Decedent, as CEO of Corporation, purchased a cell phone retail outlet from Creditor for which Creditor accepted a promissory note from Corporation. Decedent signed the note as personal guarantor but died before completing payments. Two related legal actions followed: a California civil suit and this Wyoming probate action. Creditor filed a breach of contract action in California and a timely claim with Decedent's Estate in the Wyoming action. Creditor, however, failed to bring suit within thirty days after the date the Estate mailed a notice of rejection of the claim as required by Wyo. Stat. Ann. 2-7-718. Creditor then added the Estate as a defendant in the California action. In Wyoming, the probate court ruled that Creditor had not complied with section 2-7-718, that the Estate was not added to the California lawsuit until after the filing window had closed, and that Creditor should not receive equitable relief from strict application of the statute. The Supreme Court affirmed, holding that the district court did not err when it declined to provide Creditor equitable relief under Wyo. Stat. Ann. 2-7-703(c) from application of the statute of limitations found in section 2-7-718.

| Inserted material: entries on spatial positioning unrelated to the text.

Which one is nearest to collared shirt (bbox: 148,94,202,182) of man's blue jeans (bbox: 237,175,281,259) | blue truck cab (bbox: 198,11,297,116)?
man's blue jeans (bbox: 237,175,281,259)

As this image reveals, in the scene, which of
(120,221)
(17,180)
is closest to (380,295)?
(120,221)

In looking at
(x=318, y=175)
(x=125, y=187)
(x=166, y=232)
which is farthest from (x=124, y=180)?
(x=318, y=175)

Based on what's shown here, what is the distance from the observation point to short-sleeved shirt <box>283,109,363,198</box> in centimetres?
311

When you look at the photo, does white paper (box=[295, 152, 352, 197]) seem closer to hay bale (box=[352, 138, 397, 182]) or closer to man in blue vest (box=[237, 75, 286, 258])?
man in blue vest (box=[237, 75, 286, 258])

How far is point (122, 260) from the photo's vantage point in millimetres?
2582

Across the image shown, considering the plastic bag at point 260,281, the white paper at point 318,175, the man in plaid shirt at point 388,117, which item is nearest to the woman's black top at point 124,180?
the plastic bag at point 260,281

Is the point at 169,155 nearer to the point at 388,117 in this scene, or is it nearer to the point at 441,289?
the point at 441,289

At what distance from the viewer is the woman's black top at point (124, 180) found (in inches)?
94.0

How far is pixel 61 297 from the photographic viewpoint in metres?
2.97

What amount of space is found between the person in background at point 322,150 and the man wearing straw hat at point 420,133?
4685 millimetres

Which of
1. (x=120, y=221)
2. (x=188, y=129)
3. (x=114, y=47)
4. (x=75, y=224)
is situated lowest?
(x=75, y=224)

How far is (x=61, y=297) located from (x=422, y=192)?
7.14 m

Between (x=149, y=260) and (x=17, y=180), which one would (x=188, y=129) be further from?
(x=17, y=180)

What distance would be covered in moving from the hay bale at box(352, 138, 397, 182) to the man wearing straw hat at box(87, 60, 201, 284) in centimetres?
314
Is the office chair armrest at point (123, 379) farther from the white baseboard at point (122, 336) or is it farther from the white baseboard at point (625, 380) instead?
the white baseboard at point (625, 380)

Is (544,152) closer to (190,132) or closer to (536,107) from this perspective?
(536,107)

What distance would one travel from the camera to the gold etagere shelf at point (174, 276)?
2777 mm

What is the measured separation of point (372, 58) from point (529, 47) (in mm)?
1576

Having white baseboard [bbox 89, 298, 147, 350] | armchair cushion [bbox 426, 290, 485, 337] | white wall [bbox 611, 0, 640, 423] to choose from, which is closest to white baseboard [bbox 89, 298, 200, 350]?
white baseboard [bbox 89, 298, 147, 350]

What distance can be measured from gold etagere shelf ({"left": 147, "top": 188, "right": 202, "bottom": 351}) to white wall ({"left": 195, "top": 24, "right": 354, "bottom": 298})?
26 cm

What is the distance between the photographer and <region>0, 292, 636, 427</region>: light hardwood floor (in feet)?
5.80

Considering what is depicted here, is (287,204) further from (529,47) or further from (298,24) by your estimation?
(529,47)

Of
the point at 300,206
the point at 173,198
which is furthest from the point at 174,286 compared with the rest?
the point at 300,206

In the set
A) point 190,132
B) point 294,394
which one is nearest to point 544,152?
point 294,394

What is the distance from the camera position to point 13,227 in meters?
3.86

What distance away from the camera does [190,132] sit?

IN THE MATTER OF THE ESTATE OF: ANDREW T. GRAVES, Deceased. BEIT HANINA ENTERPRISES, INC., a California corporation, by and through its Chief Executive Officer, Sharif Silmi v. J. DENNY MOFFETT, as personal representative of the Estate of Andrew T. Graves
2011 WY 165
Case Number: S-11-0126
Decided: 12/20/2011
NOTICE: This opinion is subject to formal revision before publication in Pacific Reporter Third. Readers are requested to notify the Clerk of the Supreme Court, Supreme Court Building, Cheyenne, Wyoming 82002, of any typographical or other formal errors so correction may be made before final publication in the permanent volume.

OCTOBER TERM, A.D. 2011

IN THE MATTER OF THE ESTATE OF: ANDREW T. GRAVES, Deceased.
BEIT HANINA ENTERPRISES, INC., a California corporation, by and through its Chief Executive Officer, Sharif Silmi,
Appellant (Claimant),

v.

J. DENNY MOFFETT, as personal representative of the Estate of Andrew T. Graves,
Appellee (Respondent).

Appeal from the District Court of Teton County

The Honorable Timothy C. Day, Judge

Representing Appellant:

Leonard R. Carlman of Hess Carlman & D’Amours, LLC, Jackson, WY.

Representing Appellee:

Clay D. Geittmann of Mullikin, Larson & Swift, LLC, Jackson, WY.

Before KITE, C.J., and GOLDEN, HILL, VOIGT, and BURKE, JJ.

HILL, Justice.

[¶1] Creditor (California corporation “Beit Hanina Enterprises, Inc.,” hereinafter referred to as “BHE”) challenges a Wyoming probate court’s “Order Finding Creditor Time Barred from Challenging Denial of Claim” and argues on appeal that the probate court erred in refusing to find peculiar circumstances entitling BHE to equitable relief from strict application of the Wyoming Probate Code’s 30-day statute of limitations under Wyo. Stat. Ann. § 2-7-718 (LexisNexis 2011). We affirm.

ISSUE

[¶2] BHE presents one issue:

Whether the District Court erred when it declined to provide to [BHE] the equitable relief available at W.S. § 2-7-703(c), which states, “This section [regarding filing claims] shall not bar: (i) Claimants entitled to equitable relief due to peculiar circumstances, if so found by the court in adversary proceedings.” (Emphasis added.)

FACTS

[¶3] In 2008, the decedent, Andrew T. Graves, as CEO of Wireless Technology Solutions, Inc., purchased a cell phone retail outlet from BHE. As part of the purchase, BHE accepted a promissory note from Wireless Technology Solutions, in the amount of $663,563.00. Graves signed the note as personal guarantor, but he died one day before the first installment payment was due on the note.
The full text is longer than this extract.